- DOCUMENT SOURCE
****************

5G

Alors qu’Orange a déjà lancé la 5G dans quinze villes françaises le 3 décembre dernier, la cinquième génération des standards pour la téléphonie mobile est plus que jamais au cœur de l’actualité. Suscitant beaucoup d’espoirs et pas moins d’inquiétudes, le pionnier chinois Huawei est le plus avancé en la matière mais ses liens étroits avec le gouvernement de la République Populaire de Chine sont sources de beaucoup de questionnements.

La 5G : pour quoi faire ?

D’abord, la 5G doit permettre d’échanger sans temps de latence 14 à 20 fois plus de données que la 4G. La 5G promet donc d’être beaucoup plus puissante. Mais elle promet surtout d’accélérer la voie vers la télémédecine, les robots industriels en réseau, les villes intelligentes, les voitures sans conducteurs, l’internet des objets, et encore beaucoup d’autres innovations qui paraissent un peu futuristes.

****************

- MATÉRIEL FOURNI
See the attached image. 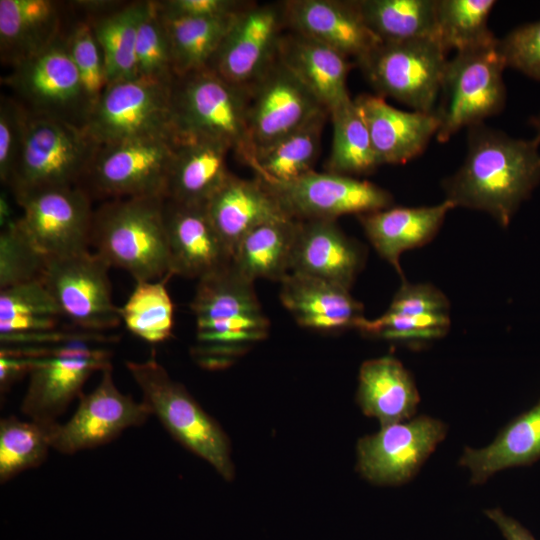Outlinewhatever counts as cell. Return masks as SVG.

****************

- SÉRIE D'EXERCICES
1. D'après le document source sur la 5G, dans combien de villes françaises Orange a-t-il lancé la 5G le 3 décembre ?
2. Prolongez le texte consacré à la 5G à partir de sa dernière phrase.

- CORRIGÉ DES EXERCICES
1. Dans quinze villes françaises.

2.
La 5G a d’abord été développée par le groupe chinois Huawei. Ce groupe entretient des liens étroits avec les instances dirigeantes de la RPC. La RPC a subventionné sa croissance depuis la création de l’entreprise. Elle naît à Shenzhen, la « Silicon Valley chinoise » et devient en 2019 le 1er groupe mondial électronique en chiffre d’affaires avec 122 milliards. Elle se place à cette occasion devant Facebook et Apple. La 5G s’inscrit aussi dans le plan Made In China 2025 de la RPC, dont l’objectif final est de dépasser l’Occident clairement dans tous les domaines stratégiques.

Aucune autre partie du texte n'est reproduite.